▶ _Document segment_

__________________________________________________

Re: Due to the Operation of What Now?

Here’s my thing: McConnell was talking to National Review. He’s probably modulating his message to what he (rightly or wrongly) thinks our readers want to hear. Frankly, I wish there were more of this in the Republican Party. Lots more. 

The plasticity of the Democratic Party — its ability to say different and often contradictory things to different groups — is its genius. Joe Biden told rural Democrats that Barry wasn’t coming for his Beretta and now he’s assuring urban elites that he’s coming for ours. It isn’t just that Biden is a lying politician — that’s banal — it’s that he understands there are different “truths” suitable for different audiences. After all, Biden knew then just as he knows now that gun bans are a non-starter.

The kernel of truth in David Brooks’ longing last week for a “Second GOP” that can tell its story in non-anti-government terms to middle-of-the-road suburbanites is that The Republican Party has to become a lot less monolithic. I had the occasion to look at the informational packets a friend was sending out to solicit business for his public relations firm. There were several versions. Each offered the same bundle of services and emphasized the same core competencies etc. etc., but they looked and sounded different, brilliantly exploiting design elements and writing styles that would appeal to different classes of client, from stodgy corporations to artsy-fartsy celebrities. Mitch McConnell — and the Republican Party — should emulate this. They should have a brochure for wingers like us, and another brochure for northeastern Republicans with libertarian sympathies, another for rust-belt union men and women drifting from the Democratic reservation, and so on. Offer the same set of core Republican competencies — strong on defense! lower taxes! pro-free-enterprise! — but differently emphasized and explicated for different groups.

__________________________________________________

▶ _What to work on_
- A) Answer these questions from the post on Republican messaging:
(i) Which publication was McConnell talking to?
(ii) What did Joe Biden tell rural Democrats?
(iii) What kind of firm was the friend soliciting business for?
- B) Recast the paragraph of the post on Republican messaging that begins "The kernel of truth in David Brooks’" as a bulleted list of its main points.
- C) Pick up the post on Republican messaging after its final sentence and carry it on.

▶ _Source material_
__________________________________________________

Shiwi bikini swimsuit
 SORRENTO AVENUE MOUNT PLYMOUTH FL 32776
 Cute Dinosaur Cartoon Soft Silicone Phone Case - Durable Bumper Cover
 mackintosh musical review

__________________________________________________

▶ _Responses per task_
- A)
(i) National Review.
(ii) That Barry wasn't coming for his Beretta.
(iii) A public relations firm.

- B)
- David Brooks longed last week for a "Second GOP" that could tell its story in non-anti-government terms to middle-of-the-road suburbanites; the kernel of truth in this is that the Republican Party must become much less monolithic.
- A friend's public relations firm sent out several versions of its informational packets.
- Each version offered the same services and core competencies, but used different design elements and writing styles to appeal to different clients, from stodgy corporations to artsy celebrities.
- Mitch McConnell and the Republican Party should copy this approach, with separate brochures for wingers, northeastern Republicans with libertarian sympathies, rust-belt union members drifting from the Democrats, and others.
- Each would offer the same core Republican competencies (strong defense, lower taxes, pro-free-enterprise), emphasized and explained differently for each group.

- C)
I am in general skeptical of the Republican Party’s ability to radically change its fortunes by “rebranding” (and I have a piece on this coming out tomorrow), but insofar as it is possible and desirable, this is the sort of thing that could work.

Daniel Foster — Daniel Foster has been news editor of National Review Online since 2009, and was a web site editor until 2012. His work has appeared in The American Spectator, The American ...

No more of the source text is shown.